Wild and Wicked
You might be too old to rock and roll, but you’re never too old to issue a disc of unreleased “rarities” and live cuts. Burdon, late of The Animals and War returns to the scene with a new studio CD and this collection of unreleased studio and live material.
Burdon keeps the electric bluesy sound than put him on the map, and this album sounds like he never went on hiatus. Its old school rock and roll, young and angry like disco and punk never existed. The writing is strong, even if the topics of drugs and ghetto and religious skepticism are exactly where we last remember hearing him. “River of Blood” is as good a track as any from the studio half of this album — rough and raunchy, a bit mysterious on first listen, and kind of creepy when you figure it out. That happens about 3 minutes along, when the Indian chanting begins. This guy is nothing if not symbolic.

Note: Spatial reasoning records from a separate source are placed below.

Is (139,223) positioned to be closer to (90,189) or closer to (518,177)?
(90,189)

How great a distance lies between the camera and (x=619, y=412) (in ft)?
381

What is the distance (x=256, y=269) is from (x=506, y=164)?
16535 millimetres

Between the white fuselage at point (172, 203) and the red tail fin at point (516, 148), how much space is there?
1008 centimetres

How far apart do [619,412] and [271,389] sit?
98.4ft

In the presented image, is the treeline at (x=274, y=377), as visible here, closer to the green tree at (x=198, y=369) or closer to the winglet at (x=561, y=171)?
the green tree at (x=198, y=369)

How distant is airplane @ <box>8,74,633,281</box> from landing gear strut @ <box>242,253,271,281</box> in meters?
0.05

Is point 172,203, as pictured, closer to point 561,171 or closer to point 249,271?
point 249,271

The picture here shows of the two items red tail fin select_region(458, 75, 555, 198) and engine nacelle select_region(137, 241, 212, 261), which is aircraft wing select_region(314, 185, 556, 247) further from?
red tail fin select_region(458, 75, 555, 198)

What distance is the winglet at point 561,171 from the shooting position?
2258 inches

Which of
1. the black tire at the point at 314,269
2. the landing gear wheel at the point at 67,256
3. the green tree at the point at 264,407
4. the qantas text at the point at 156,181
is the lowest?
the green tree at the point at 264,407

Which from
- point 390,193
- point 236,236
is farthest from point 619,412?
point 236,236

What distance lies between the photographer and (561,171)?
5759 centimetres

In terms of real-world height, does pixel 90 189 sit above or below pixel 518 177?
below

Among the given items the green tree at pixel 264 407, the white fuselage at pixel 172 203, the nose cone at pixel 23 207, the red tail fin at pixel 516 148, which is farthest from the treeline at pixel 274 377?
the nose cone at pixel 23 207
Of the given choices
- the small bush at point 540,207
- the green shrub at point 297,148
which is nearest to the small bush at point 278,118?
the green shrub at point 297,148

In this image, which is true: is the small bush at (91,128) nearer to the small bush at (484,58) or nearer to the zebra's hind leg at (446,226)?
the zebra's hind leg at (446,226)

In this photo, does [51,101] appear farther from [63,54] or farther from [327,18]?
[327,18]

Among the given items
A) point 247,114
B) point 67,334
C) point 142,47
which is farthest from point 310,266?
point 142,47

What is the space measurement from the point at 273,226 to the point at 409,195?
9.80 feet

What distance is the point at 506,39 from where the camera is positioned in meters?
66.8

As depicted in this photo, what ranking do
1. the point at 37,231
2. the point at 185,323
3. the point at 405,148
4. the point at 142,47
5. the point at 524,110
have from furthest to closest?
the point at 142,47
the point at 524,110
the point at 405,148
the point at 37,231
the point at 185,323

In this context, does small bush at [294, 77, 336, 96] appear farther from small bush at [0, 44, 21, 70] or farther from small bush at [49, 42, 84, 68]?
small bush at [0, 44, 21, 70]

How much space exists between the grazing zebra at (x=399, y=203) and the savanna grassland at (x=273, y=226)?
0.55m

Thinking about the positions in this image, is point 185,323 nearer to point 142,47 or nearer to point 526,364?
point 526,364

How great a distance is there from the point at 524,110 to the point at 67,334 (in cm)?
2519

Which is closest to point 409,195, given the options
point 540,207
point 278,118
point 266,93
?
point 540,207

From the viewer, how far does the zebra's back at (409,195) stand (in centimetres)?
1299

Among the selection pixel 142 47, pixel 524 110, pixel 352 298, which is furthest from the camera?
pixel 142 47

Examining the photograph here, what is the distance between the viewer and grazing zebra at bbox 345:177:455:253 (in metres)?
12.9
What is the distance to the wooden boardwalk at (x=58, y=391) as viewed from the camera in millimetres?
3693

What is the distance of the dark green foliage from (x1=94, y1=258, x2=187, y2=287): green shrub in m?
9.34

The live tracks are the weaker half of the project. They tend to ramble, and while they are clean enough to sound good, songs like “Funky Fever” lack the focus needed to engage. When it ends, you’re sort of happy, and it’s not like you wish there was more. Like most live albums, it’s not as good as the studio stuff, with mixing compromises and crowd noise never really capturing the energy of a festival audience.
For you aging hippies, Burdon’s resurrection is worth getting for memories of that decade we swear we can’t remember. It’s also a great gift for your grandchildren; I’ve found the current generation really appreciates the sounds we grew up with. I think there are some parents in the middle somewhere, but it’s time to corrupt America’s youth with that devil music once again.